◆ Excerpted data ◆
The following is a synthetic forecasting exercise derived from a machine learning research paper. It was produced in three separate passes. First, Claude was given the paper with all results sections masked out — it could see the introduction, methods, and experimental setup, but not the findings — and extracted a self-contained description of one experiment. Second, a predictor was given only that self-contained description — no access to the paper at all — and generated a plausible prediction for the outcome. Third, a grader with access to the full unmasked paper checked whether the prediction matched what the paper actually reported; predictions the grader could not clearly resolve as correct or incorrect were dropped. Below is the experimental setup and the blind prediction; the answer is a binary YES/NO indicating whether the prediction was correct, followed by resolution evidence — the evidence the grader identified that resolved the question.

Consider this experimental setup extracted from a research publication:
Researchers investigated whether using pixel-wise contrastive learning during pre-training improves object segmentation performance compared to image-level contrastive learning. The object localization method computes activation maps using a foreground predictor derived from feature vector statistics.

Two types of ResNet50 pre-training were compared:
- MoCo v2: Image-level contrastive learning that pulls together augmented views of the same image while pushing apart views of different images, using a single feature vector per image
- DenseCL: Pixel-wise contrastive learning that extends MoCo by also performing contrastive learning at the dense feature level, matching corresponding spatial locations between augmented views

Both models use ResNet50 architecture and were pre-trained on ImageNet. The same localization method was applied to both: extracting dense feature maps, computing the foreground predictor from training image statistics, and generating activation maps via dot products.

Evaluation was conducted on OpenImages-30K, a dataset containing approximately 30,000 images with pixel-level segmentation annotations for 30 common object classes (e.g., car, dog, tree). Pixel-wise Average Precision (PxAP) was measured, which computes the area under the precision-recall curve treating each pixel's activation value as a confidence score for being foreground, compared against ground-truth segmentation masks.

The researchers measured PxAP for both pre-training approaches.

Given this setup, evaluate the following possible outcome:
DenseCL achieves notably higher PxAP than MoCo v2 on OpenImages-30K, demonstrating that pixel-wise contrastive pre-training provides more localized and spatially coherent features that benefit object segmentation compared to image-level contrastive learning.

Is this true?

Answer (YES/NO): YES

==

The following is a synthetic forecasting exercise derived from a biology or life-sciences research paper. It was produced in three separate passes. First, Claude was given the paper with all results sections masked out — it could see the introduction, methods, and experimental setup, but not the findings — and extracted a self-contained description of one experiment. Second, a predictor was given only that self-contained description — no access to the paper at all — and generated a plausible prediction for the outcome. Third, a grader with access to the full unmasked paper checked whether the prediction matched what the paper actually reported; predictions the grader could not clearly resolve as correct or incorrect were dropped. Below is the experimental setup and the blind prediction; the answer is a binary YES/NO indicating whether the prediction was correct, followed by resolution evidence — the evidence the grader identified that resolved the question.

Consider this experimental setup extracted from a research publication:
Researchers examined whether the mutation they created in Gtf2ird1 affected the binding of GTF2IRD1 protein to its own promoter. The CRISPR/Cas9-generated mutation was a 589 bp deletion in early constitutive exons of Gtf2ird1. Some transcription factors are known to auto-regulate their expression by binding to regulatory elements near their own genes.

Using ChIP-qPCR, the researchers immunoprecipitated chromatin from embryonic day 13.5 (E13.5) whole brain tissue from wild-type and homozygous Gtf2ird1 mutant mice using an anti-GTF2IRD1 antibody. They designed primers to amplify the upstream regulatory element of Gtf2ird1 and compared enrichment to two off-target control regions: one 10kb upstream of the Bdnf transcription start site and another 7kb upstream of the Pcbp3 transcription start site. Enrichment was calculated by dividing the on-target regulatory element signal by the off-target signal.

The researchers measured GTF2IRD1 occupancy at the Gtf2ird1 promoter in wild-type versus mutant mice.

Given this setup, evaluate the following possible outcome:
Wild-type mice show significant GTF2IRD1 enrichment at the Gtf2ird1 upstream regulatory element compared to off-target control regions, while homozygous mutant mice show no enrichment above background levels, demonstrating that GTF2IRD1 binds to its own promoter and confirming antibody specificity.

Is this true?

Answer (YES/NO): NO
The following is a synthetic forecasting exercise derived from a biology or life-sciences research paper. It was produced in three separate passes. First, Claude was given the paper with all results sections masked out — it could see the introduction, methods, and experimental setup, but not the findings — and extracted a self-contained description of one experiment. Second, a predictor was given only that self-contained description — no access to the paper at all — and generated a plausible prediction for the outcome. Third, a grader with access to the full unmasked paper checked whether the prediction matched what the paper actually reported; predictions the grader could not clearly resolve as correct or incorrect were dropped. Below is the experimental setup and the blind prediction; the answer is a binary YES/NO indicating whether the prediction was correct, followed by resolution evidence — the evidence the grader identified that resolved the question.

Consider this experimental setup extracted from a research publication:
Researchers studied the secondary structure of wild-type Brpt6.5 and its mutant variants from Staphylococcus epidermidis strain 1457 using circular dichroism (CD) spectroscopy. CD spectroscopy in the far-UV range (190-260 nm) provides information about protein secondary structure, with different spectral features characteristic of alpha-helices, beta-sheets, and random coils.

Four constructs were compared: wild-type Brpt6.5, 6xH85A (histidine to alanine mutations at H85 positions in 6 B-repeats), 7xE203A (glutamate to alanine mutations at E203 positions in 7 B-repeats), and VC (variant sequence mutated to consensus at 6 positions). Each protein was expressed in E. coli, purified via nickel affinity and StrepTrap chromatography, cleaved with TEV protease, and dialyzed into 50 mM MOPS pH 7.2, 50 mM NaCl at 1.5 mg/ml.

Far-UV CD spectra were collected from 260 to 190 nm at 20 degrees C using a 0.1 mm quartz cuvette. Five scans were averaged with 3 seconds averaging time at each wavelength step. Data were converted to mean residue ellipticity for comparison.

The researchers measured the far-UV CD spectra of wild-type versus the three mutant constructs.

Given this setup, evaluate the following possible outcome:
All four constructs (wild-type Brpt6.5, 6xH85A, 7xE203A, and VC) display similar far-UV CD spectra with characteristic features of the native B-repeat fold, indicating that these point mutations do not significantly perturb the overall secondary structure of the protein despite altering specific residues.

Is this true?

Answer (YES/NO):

◆ Work instruction ◆
All that is needed is the exact run of lines above from the line containing "Both models use" through the line containing "Answer (YES/NO): YES", both of them included.

◆ Exercise solution ◆
Both models use ResNet50 architecture and were pre-trained on ImageNet. The same localization method was applied to both: extracting dense feature maps, computing the foreground predictor from training image statistics, and generating activation maps via dot products.

Evaluation was conducted on OpenImages-30K, a dataset containing approximately 30,000 images with pixel-level segmentation annotations for 30 common object classes (e.g., car, dog, tree). Pixel-wise Average Precision (PxAP) was measured, which computes the area under the precision-recall curve treating each pixel's activation value as a confidence score for being foreground, compared against ground-truth segmentation masks.

The researchers measured PxAP for both pre-training approaches.

Given this setup, evaluate the following possible outcome:
DenseCL achieves notably higher PxAP than MoCo v2 on OpenImages-30K, demonstrating that pixel-wise contrastive pre-training provides more localized and spatially coherent features that benefit object segmentation compared to image-level contrastive learning.

Is this true?

Answer (YES/NO): YES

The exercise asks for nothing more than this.